# PARTS OF THE EXERCISE
• a. Answer these questions on the passage on short circuit power:
(i) Unlike switching power, what is short circuit power a function of?
(ii) During transitions, which transistors of the inverter are ON?
(iii) For larger devices that are not velocity saturated, what kind of function of the supply voltage is the average power?
• b. Can you retype the passage on short circuit power, beginning at the words "device size for" and stopping after "up linearly [7]."?

# SELECTED PASSAGE
Short circuit power is the power passing from the supply to the ground during the transitions from logic "0" to logic "1" and from logic "1" to logic "0". Unlike the switching power, which is a function of the number of "0" → "1" transitions, the short circuit power is a function of the toggling frequency. Figure 2.2 illustrates the output voltage of a standard CMOS inverter with the short circuit current. During transitions, both the PMOS transistor and the NMOS transistor of the inverter are ON creating a short circuit path between $V_{dd}$ and $G_{ND}$.

![Graph showing output voltage and current vs input voltage](image)

Figure 2.2: Output of an inverter

The peak magnitude of the short circuit current is dependent on device size. However, the average value of the short circuit current is roughly independent of the
2.2. **DYNAMIC POWER DISSIPATION**

device size for a fixed load capacitance. While the peak magnitude of the current increases, the rise/fall time decreases so that the average current is the same. If all devices are sized up so that the load capacitance scales up proportionally, then the rise/fall time remains constant, and the average current (and power) scales up linearly [7].

Short circuit power is either linearly or quadratically proportional to the supply voltage. This power component depends on the transistor channel length and whether or not the transistor is velocity saturated. Although the reduction of the supply voltage increases the duration of the current linearly due to the increased rise/fall times, the peak magnitude of the current is reduced linearly (velocity saturation). Therefore, the average current is approximately constant, and the average power is just a linear function of the supply voltage (P=IV). For larger devices that are not velocity saturated, the average current is linearly proportional to the supply voltage so that the average power is a quadratic function of the supply voltage.

# GIVEN ENTRIES
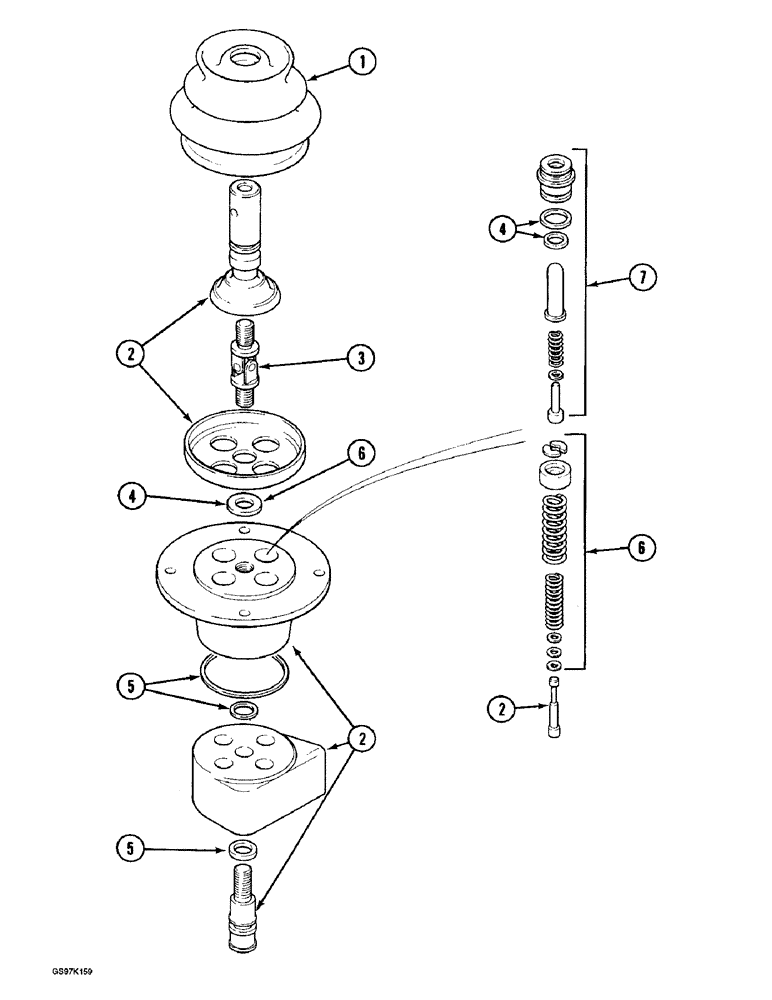 1
4
7
2
3
6
4
6
5
2
2
5
GS97K159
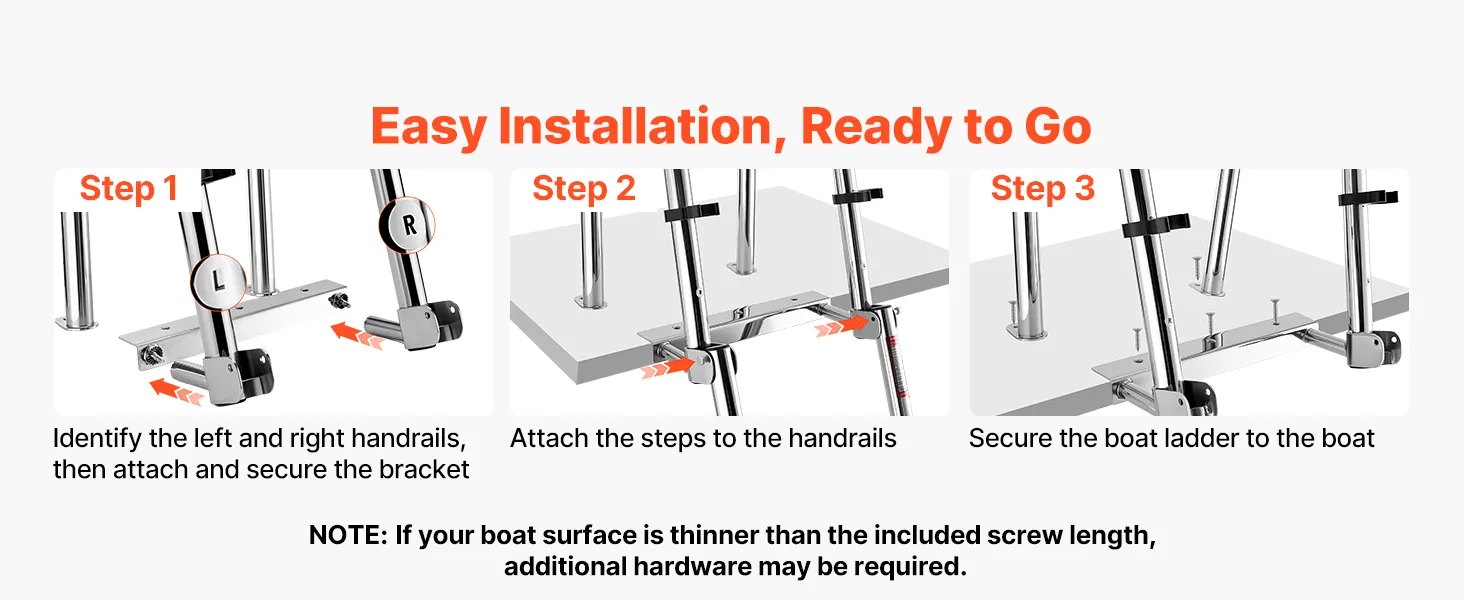 Easy Installation, Ready to Go

Step 1

L

R

Identify the left and right handrails, then attach and secure the bracket

Step 2

Attach the steps to the handrails

Step 3

Secure the boat ladder to the boat

NOTE: If your boat surface is thinner than the included screw length, additional hardware may be required.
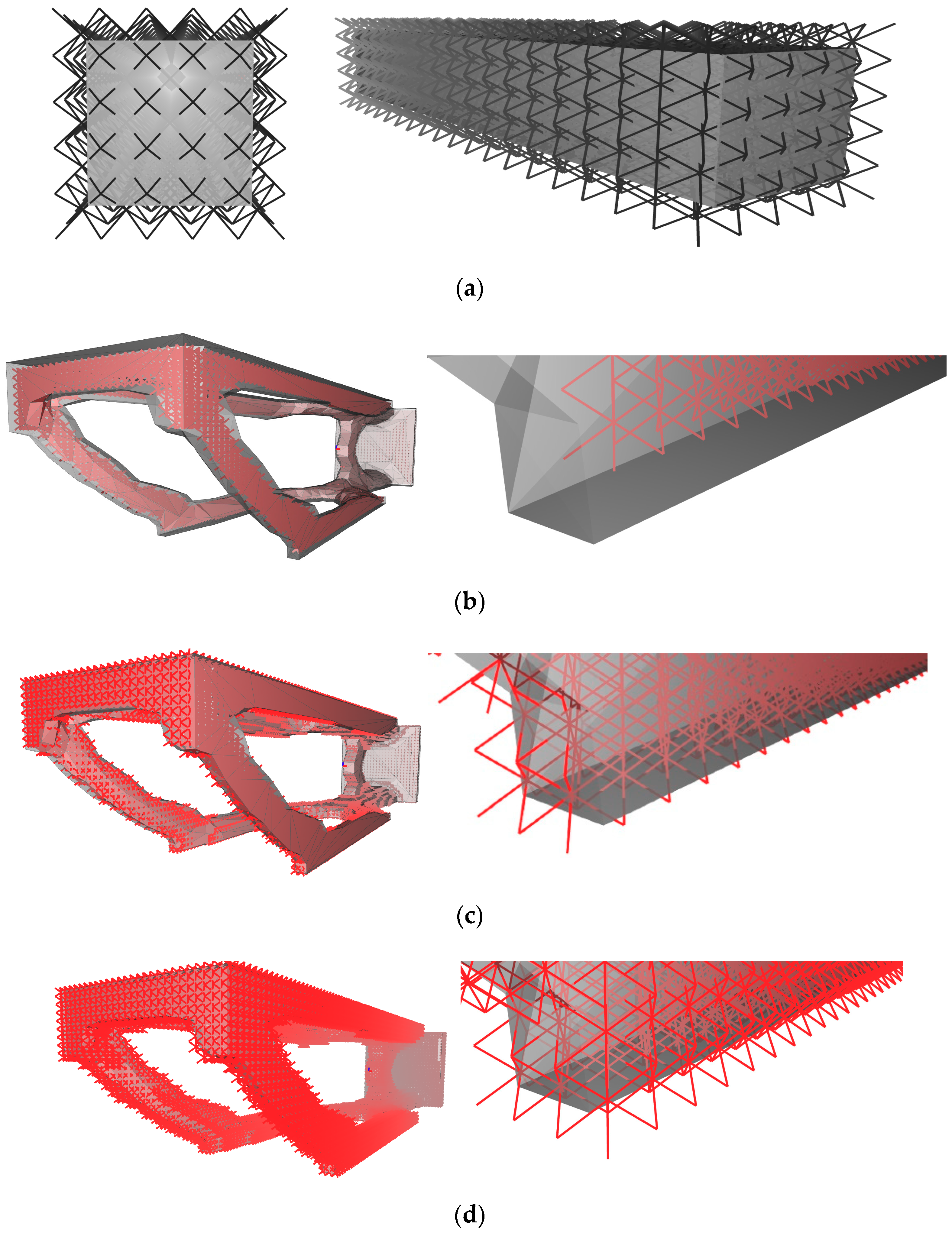 (a)

(b)

(c)

(d)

# ANSWERS
• a.
(i) The toggling frequency.
(ii) Both the PMOS transistor and the NMOS transistor.
(iii) A quadratic function.

• b.
device size for a fixed load capacitance. While the peak magnitude of the current increases, the rise/fall time decreases so that the average current is the same. If all devices are sized up so that the load capacitance scales up proportionally, then the rise/fall time remains constant, and the average current (and power) scales up linearly [7].